According to the ICH Q6A guideline, Specifications: Test Procedures and Acceptance Criteria for New Drug Substances and New Drug Products is the foundational regulatory document that defines what must be characterised and controlled for any API or drug product before it can be registered. The commercial stakes of getting this wrong are severe. The most cited example in pharmaceutical solid-state chemistry is ritonavir (Norvir), where an unexpected polymorphic transformation, the spontaneous appearance of a less soluble Form II crystal – as caused the drug product to fail bioavailability requirements and was withdrawn from the market, causing hundreds of millions in losses. This event directly drove the FDA to mandate comprehensive polymorphic characterisation for all APIs. Every Indian pharmaceutical company submitting an ANDA, NDA, or dossier to CDSCO must now demonstrate control of polymorphic form.
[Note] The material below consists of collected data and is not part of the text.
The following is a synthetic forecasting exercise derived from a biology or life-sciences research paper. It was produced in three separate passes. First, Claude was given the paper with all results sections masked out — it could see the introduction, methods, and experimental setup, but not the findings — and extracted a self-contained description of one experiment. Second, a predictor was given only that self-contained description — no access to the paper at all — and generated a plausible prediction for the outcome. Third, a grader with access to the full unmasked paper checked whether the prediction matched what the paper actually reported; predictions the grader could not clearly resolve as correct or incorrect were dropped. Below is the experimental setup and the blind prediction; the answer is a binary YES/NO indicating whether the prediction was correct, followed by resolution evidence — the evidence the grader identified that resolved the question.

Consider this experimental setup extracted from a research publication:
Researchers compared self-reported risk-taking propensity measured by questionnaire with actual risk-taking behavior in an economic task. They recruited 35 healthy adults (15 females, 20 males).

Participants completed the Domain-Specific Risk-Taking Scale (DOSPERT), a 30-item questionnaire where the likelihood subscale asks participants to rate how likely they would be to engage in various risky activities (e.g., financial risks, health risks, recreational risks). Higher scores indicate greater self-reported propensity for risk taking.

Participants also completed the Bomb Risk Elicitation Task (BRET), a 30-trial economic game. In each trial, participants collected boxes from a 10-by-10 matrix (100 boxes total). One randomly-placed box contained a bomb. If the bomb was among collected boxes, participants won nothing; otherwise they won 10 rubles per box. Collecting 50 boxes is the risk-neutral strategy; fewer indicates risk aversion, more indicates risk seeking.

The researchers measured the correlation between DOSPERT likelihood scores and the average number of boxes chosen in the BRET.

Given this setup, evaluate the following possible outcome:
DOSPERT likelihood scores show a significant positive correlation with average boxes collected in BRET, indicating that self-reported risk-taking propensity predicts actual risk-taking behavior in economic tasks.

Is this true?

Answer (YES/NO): YES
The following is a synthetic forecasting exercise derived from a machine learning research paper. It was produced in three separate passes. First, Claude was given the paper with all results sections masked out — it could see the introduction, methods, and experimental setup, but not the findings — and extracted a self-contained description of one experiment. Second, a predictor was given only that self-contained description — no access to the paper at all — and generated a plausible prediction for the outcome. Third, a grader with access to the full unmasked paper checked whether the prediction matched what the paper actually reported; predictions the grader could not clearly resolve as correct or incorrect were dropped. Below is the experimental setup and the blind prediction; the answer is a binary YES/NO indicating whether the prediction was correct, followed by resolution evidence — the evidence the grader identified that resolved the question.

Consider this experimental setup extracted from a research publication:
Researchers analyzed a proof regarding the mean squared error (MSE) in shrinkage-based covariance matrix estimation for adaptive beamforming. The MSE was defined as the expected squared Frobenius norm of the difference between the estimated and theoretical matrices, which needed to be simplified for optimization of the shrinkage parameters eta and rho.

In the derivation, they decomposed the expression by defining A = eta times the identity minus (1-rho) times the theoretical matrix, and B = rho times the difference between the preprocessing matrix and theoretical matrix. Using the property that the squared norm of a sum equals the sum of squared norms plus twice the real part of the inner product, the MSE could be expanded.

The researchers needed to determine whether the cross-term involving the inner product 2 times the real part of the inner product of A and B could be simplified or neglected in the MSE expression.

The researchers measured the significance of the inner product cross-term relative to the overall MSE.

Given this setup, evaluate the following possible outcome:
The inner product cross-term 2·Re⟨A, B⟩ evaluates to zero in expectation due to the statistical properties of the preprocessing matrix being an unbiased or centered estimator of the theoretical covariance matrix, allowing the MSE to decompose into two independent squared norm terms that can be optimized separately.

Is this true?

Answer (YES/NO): NO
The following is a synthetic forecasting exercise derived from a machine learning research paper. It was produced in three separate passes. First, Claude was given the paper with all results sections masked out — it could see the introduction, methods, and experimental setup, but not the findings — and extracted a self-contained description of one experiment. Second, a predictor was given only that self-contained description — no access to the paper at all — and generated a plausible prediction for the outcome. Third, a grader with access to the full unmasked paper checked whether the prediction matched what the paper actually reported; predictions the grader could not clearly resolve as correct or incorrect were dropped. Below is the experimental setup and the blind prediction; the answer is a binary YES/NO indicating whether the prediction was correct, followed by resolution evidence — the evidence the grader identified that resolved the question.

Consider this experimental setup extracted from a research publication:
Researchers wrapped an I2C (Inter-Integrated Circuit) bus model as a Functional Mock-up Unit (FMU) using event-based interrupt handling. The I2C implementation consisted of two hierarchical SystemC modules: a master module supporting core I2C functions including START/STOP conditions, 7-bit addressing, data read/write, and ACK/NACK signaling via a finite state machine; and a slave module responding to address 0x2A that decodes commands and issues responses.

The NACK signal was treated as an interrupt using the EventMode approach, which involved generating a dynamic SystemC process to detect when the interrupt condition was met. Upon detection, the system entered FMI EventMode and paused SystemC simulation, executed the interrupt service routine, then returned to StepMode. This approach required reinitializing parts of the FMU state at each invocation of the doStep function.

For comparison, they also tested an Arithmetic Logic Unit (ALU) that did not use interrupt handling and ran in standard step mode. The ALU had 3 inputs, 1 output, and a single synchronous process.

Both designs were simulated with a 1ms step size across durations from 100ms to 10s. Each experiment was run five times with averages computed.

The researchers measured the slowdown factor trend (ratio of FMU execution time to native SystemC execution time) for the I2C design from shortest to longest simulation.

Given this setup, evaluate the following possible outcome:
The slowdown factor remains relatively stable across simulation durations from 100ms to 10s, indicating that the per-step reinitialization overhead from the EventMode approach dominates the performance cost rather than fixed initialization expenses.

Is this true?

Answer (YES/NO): NO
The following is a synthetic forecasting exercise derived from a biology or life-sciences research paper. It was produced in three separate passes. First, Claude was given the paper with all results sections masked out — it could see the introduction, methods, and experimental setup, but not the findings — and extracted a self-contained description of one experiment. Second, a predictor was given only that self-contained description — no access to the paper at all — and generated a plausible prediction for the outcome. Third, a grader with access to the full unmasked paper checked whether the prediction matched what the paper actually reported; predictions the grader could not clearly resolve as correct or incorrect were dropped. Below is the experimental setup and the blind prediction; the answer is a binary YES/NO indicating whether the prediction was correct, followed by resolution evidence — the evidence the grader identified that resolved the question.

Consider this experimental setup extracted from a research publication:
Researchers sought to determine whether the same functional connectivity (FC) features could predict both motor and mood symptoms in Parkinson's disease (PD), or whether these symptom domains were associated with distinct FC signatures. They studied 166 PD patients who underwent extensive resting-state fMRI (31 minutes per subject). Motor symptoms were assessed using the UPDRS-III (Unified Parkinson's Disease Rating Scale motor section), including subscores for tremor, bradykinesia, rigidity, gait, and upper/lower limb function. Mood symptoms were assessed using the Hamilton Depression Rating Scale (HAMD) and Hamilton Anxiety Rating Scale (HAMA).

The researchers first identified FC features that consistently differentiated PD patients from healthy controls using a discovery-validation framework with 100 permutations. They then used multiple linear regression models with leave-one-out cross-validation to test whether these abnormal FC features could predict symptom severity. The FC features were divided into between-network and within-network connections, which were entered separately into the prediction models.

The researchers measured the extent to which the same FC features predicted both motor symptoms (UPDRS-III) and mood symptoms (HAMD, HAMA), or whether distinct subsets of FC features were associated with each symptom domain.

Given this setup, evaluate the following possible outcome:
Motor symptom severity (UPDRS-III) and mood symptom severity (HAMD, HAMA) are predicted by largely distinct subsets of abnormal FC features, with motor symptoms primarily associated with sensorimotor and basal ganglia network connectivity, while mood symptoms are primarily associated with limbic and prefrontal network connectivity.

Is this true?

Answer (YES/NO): NO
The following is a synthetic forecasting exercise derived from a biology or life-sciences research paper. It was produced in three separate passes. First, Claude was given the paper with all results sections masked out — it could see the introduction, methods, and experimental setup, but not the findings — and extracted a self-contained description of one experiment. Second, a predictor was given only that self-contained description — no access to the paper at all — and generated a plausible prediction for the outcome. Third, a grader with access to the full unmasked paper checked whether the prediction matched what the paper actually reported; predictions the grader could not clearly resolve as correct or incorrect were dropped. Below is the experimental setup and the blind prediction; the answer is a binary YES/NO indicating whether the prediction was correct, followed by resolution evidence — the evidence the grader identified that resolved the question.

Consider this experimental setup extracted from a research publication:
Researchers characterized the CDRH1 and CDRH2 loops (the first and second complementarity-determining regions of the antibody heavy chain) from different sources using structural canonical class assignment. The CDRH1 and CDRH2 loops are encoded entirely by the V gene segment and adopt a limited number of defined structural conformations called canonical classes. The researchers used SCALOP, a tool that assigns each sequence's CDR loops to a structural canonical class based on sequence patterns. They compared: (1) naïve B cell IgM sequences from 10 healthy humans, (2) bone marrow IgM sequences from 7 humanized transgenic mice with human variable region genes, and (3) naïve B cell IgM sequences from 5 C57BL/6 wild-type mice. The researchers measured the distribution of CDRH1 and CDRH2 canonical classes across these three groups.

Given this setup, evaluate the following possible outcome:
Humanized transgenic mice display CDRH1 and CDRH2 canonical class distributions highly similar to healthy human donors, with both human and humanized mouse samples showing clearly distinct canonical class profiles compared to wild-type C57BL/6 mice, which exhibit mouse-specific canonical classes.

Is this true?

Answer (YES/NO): NO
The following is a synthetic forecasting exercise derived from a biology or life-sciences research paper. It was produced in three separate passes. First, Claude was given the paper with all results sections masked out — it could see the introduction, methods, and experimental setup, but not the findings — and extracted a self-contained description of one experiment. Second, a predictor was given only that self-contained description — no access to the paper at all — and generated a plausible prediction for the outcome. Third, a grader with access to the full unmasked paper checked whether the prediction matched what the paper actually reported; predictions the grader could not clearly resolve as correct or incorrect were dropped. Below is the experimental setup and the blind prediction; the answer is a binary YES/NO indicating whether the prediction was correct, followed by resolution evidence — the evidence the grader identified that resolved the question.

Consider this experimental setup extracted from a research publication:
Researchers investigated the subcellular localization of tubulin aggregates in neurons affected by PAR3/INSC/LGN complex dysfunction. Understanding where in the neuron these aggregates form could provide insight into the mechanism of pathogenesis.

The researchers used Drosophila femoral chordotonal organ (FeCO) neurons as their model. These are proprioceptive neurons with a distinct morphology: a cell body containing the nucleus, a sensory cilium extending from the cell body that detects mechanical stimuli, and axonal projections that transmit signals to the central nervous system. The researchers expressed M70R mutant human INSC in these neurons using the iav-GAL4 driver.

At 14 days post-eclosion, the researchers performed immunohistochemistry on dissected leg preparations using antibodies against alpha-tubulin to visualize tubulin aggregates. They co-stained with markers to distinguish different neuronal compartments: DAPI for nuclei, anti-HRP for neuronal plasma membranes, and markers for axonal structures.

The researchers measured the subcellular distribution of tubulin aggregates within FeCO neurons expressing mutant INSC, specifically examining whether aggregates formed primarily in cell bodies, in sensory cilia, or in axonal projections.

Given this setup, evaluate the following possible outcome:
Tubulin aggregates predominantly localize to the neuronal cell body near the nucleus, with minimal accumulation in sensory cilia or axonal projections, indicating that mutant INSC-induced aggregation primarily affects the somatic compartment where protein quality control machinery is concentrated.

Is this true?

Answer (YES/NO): NO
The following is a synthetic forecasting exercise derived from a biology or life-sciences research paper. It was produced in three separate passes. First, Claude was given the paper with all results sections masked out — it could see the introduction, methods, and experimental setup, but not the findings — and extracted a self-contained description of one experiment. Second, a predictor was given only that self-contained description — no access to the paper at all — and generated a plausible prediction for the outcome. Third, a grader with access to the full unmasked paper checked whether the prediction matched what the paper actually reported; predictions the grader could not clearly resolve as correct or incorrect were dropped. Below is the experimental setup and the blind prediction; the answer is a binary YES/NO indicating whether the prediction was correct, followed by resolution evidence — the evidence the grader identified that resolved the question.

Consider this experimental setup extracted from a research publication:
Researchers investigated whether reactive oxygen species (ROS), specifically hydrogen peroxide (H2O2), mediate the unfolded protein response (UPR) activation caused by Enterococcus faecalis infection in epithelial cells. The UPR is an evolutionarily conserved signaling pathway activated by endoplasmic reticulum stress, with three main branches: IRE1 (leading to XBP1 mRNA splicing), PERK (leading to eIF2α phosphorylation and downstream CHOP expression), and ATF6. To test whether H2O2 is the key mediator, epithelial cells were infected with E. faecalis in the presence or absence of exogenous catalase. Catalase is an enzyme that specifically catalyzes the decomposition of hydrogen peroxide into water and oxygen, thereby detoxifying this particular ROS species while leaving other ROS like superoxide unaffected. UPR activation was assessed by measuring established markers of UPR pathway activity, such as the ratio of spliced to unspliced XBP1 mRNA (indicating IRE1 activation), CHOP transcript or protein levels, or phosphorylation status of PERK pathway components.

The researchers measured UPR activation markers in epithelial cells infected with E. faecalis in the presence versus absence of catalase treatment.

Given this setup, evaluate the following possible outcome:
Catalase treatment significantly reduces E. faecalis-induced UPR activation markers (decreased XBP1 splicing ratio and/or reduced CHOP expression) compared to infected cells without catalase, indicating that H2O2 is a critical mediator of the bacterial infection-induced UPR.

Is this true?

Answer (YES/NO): YES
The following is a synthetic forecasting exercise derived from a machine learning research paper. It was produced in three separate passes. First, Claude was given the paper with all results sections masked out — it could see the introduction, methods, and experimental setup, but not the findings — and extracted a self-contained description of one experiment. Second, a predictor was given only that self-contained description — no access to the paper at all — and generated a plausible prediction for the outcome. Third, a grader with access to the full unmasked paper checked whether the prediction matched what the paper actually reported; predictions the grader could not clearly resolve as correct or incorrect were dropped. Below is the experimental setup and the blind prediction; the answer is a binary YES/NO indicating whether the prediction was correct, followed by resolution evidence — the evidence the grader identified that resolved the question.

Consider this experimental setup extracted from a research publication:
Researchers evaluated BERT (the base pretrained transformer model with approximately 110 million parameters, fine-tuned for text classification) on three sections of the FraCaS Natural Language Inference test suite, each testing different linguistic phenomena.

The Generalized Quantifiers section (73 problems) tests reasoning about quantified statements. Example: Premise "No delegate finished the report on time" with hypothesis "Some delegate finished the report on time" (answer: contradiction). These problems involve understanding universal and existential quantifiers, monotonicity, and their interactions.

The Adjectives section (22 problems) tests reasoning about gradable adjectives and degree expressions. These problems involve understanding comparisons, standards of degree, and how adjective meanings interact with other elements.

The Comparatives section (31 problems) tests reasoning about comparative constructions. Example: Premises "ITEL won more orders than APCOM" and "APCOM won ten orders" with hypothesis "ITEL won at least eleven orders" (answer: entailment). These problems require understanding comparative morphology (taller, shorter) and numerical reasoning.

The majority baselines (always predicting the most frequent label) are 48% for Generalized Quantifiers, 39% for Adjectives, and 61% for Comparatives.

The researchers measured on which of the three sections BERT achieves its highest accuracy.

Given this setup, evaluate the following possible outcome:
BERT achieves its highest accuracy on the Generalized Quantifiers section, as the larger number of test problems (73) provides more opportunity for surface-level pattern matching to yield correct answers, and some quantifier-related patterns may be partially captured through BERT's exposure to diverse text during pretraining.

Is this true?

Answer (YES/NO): YES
Stage 1: XRD for API Polymorphism Identification - The Regulatory Cornerstone
Powder X-Ray Diffraction (PXRD) is listed by ICH Q6A, the FDA’s guidance for ANDAs on pharmaceutical solid polymorphism, and every major pharmacopoeia as the primary technique for polymorphic characterisation. Each polymorphic form of a drug substance has a unique crystallographic structure and therefore a unique XRD diffraction pattern – functioning, as the MNRDC describes it for its industrial clients, as a “molecular fingerprint.” Regulatory submissions at the FDA, EMA , and CDSCO require that the polymorphic form of the API be identified, monitored throughout development and scale-up, and confirmed at batch release.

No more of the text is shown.